# Provided material:
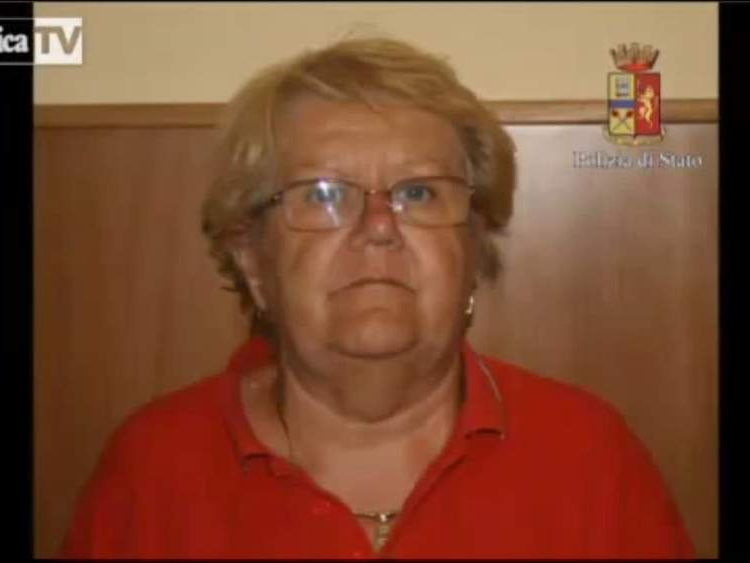 Elisabetta Martini admitted trying to kill an elderly relative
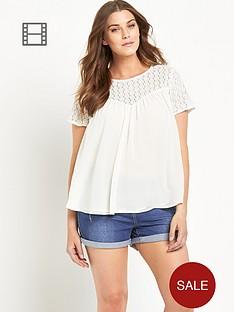 so-fabulous-crochet-lace-yoke-swing-blouse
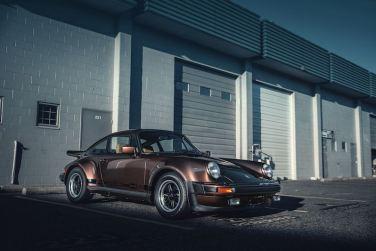 1975 Porsche 911 Turbo (photo: Marcel Lech)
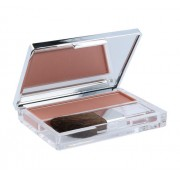 Clinique Blushing Blush Powder Blush 6g 102 Innocent Peach Per Donna (Cosmetic)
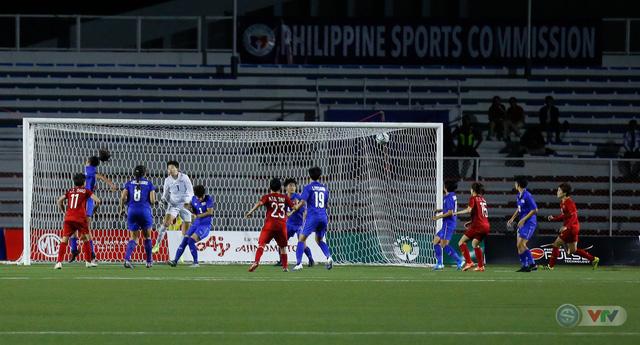 ẢNH: ĐT nữ Việt Nam thắng kịch tính trước Thái Lan, giành HCV bóng đá nữ SEA Games 30 - Ảnh 15.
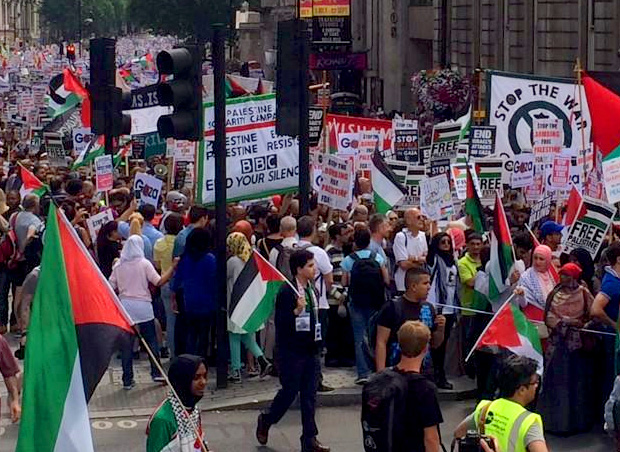 tens-of-thousands-march-in-london-against-israel-gaza-hamas-free-palestine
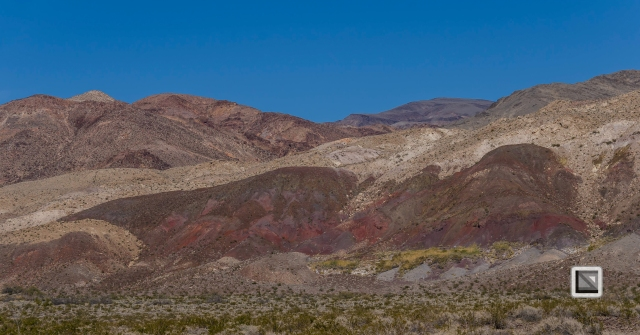 USA - Nevada - Death Valley-26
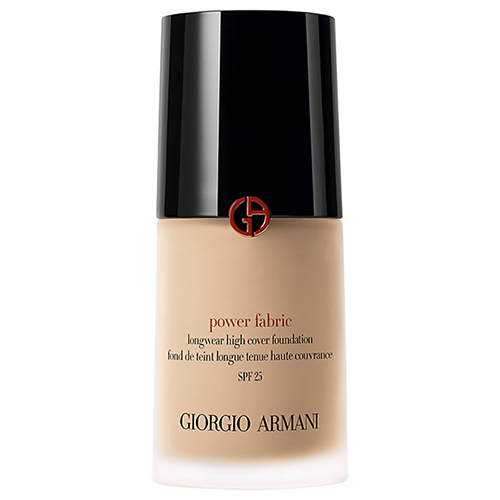 Best foundation for oily skin with full coverage. Giorgio Armani Power Fabric, £42, John Lewis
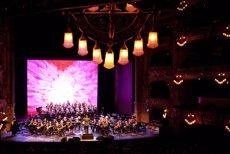 El Liceu acull un concert benèfic per més de 1.000 famílies del Raval (FUNDACIÓN RAVAL SOLIDARI)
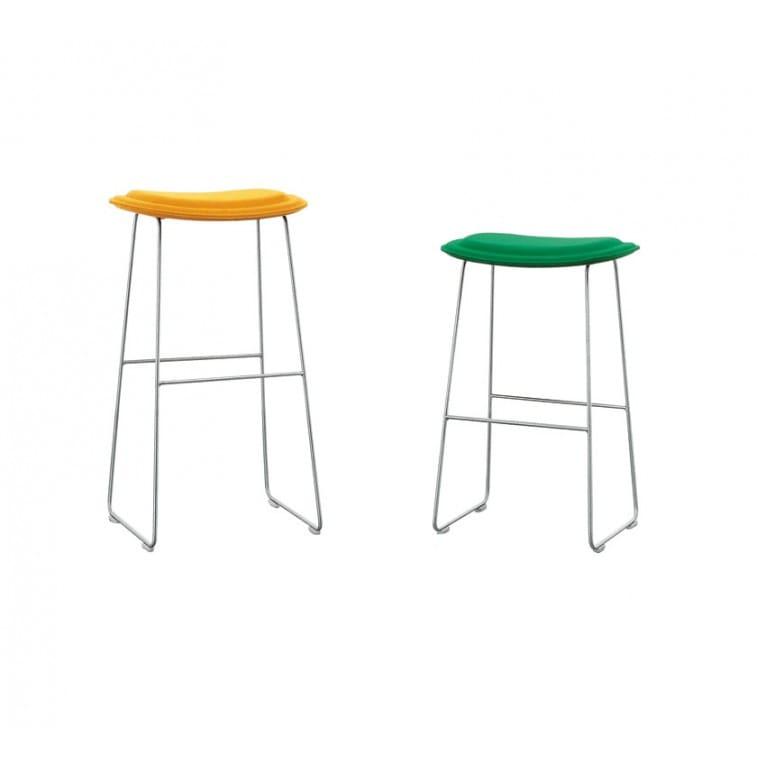 cappellini hi pad stool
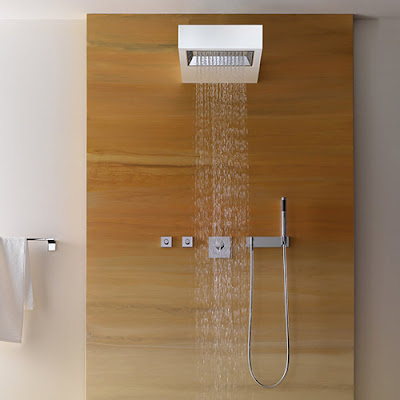 Cool Showers and Modern Shower Head Designs (15) 1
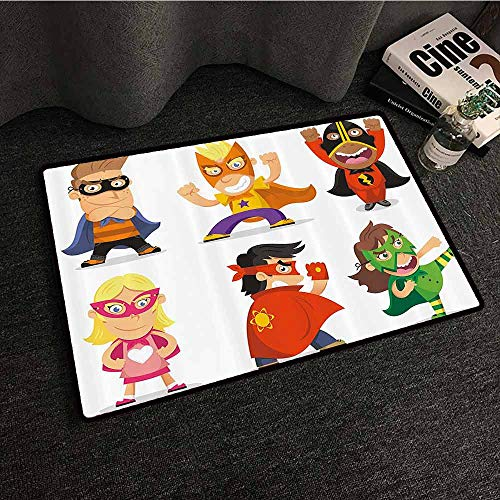 Superhero Outdoor Doormat Children Dressed as Superheroes Kids Playroom Girls Boys Nursery Babyish Picture Quick and Easy to Clean W31 xL47 Multicolor -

# Goal of the exercise:
Only one stretch of the listing is wanted: the lines starting at the one with "so-fabulous-crochet-lace-yoke-swing-blouse" and ending at the one with "ẢNH: ĐT nữ Việt", copied exactly and free of pictures.

# Solution to this exercise:
 so-fabulous-crochet-lace-yoke-swing-blouse
 1975 Porsche 911 Turbo (photo: Marcel Lech)
 Clinique Blushing Blush Powder Blush 6g 102 Innocent Peach Per Donna (Cosmetic)
 ẢNH: ĐT nữ Việt Nam thắng kịch tính trước Thái Lan, giành HCV bóng đá nữ SEA Games 30 - Ảnh 15.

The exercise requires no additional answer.